Since that portion of the battle was under control, Kaylina stepped away from the tree as thrashes and clangs came from Vlerion’s skirmish. He and the Kar’ruk were within melee range now, the bow cast aside in favor of an axe. Like the other, it glowed a faint blue, leaving a trail in the air as it swept toward Vlerion’s head.
He ducked, then charged in, his sword blurring as he stabbed and slashed at the Kar’ruk. His foe swung his axe down like a logger splitting wood. But Vlerion anticipated the attack and darted out of the way, lunging past the Kar’ruk and around to his back. Vlerion slipped his blade between his enemy’s ribs, then launched a kick. The heavy Kar’ruk didn’t fly as far as a man might, but he did stumble forward, fumbling the axe.
Vlerion sprang onto the warrior’s back, legs wrapping around his torso as he gripped a horn and pulled the Kar’ruk’s head back. His long sword should have been too unwieldy for throat slashing, at least from that position, but he whipped it in as if it were a dagger. As the Kar’ruk tried to buck him off, Vlerion twisted the warrior’s head and sliced the blade into his thick throat, cutting deep into arteries.
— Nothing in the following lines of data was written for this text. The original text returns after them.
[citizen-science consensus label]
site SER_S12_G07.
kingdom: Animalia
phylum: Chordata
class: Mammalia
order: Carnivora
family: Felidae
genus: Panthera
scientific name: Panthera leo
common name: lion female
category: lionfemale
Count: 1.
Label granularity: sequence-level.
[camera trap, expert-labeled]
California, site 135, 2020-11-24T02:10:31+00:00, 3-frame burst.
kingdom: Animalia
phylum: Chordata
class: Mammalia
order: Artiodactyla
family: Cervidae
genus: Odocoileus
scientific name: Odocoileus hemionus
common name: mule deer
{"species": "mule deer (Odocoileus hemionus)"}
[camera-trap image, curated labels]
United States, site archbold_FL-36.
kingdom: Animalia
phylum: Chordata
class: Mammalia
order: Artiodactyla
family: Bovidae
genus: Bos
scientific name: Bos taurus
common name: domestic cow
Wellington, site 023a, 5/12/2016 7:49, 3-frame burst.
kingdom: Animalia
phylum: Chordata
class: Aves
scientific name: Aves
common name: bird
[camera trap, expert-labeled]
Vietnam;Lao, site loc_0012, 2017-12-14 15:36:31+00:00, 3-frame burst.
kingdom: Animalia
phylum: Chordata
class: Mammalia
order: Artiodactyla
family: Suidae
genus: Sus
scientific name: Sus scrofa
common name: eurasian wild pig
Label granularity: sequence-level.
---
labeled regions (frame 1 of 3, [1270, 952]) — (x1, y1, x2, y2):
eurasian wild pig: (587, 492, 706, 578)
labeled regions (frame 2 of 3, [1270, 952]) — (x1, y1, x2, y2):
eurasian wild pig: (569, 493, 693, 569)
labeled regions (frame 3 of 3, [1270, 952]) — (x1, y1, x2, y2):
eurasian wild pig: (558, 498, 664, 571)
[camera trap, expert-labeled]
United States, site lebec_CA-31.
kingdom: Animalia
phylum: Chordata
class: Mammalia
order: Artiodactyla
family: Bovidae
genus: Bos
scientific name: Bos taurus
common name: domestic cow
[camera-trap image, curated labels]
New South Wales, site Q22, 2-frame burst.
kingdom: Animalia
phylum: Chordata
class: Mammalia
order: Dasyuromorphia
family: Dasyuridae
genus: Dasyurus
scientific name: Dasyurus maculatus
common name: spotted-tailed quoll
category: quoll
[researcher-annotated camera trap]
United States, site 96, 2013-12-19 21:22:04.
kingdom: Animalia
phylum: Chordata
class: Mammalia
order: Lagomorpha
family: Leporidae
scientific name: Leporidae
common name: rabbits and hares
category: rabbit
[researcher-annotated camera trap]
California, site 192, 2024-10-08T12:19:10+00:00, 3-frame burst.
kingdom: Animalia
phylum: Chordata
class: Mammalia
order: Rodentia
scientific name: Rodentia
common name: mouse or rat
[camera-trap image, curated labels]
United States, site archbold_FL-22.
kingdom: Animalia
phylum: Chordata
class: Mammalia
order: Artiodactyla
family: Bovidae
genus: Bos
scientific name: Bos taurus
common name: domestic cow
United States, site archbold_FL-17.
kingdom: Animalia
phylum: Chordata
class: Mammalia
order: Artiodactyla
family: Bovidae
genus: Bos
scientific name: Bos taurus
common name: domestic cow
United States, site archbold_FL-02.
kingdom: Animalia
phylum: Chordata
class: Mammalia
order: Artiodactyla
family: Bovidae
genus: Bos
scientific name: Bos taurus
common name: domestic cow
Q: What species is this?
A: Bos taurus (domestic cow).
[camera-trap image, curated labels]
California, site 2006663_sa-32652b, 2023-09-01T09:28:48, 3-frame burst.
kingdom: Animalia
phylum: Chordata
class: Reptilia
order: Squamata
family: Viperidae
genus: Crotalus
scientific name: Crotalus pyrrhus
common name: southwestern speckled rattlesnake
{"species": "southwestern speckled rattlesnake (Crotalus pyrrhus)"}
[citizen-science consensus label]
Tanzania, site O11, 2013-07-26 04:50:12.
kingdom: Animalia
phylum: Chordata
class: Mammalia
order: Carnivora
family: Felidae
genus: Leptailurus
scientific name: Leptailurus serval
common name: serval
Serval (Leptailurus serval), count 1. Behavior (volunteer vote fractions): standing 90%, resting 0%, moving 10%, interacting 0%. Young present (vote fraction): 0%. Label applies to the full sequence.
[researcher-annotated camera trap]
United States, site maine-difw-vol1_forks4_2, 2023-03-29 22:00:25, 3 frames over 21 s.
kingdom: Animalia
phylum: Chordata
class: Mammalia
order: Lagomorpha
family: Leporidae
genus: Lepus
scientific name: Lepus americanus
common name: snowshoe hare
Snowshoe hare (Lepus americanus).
“No!” Jankarr called as Vlerion’s foe sank to his knees, gripping his bleeding throat.
Worried the other half of the battle wasn’t as in control as she’d thought, Kaylina stepped in that direction as she raised her sling. The Kar’ruk in the pond was wobbling, not attacking. His axe slipped from his hands, and he tottered sideways, splashing into the water.
The taybarri that had surrounded the warrior whuffed uncertainly. Crenoch stepped forward and nudged the Kar’ruk with his snout. The warrior didn’t react. He’d tilted onto his back and floated face up. His eyes were frozen open. In death?
“What happened?” Vlerion asked Jankarr as he came up beside Kaylina, his sword in hand, dripping blood. He looked her up and down.